The natural tunes of waves and breezy winds carry in the magical rhythms that pulsate through the islands. These are complemented by the local music and dance which play an important role in the lives of Maldivians as a form of celebration, relaxation and entertainment.
The Maldives is a melting pot of diverse cultures. Certain traditions resemble African influences whilst others are reflective of East Asian and South Asian heritage. Sunni Islam is the state religion although there are small pockets of Buddhist peoples.

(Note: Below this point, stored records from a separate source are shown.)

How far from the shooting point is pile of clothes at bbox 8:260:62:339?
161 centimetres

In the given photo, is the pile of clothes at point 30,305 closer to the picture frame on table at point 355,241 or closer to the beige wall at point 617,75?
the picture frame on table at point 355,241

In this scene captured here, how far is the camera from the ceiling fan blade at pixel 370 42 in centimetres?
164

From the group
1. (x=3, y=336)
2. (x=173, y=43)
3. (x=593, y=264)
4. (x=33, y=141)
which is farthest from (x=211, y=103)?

Dhivehi is the native language spoken by most inhabitants. It has a distinct script called Thaana which was developed from Arabic alphabets, written right to left. This unique language has been influenced by India, Sri Lanka, Arabia and other parts of Asia.

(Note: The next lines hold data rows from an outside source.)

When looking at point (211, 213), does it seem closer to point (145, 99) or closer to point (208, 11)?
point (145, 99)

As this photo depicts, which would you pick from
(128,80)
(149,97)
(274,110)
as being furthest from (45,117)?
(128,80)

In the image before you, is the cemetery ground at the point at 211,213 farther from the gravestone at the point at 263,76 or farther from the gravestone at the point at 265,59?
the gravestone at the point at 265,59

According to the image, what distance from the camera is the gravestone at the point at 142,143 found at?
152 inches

Food is a huge part of the Maldivian culture and most cuisines have been influenced by neighbouring countries. Spicy curries, fish soups and fried snacks are the staples of Maldivian meals.
One must try a Maldivian dish known as Garudhiya, which is a fish broth served with rice and topped with theluli mas (crushed chillies covered in lime and coconut). Banbukeylu harissa is another delicious local curry that is made from breadfruit. This is steamed and then mashed and mixed with chillies, ginger, curry leaves, onion and coconut milk.
Most Maldivians do not eat out at resorts or restaurants and instead enjoy their traditional foods in their homes and at local cafes and teashops. A popular snack is raa, a toddy tapped from palm trees and left to ferment – the closest most Maldivians get to alcohol.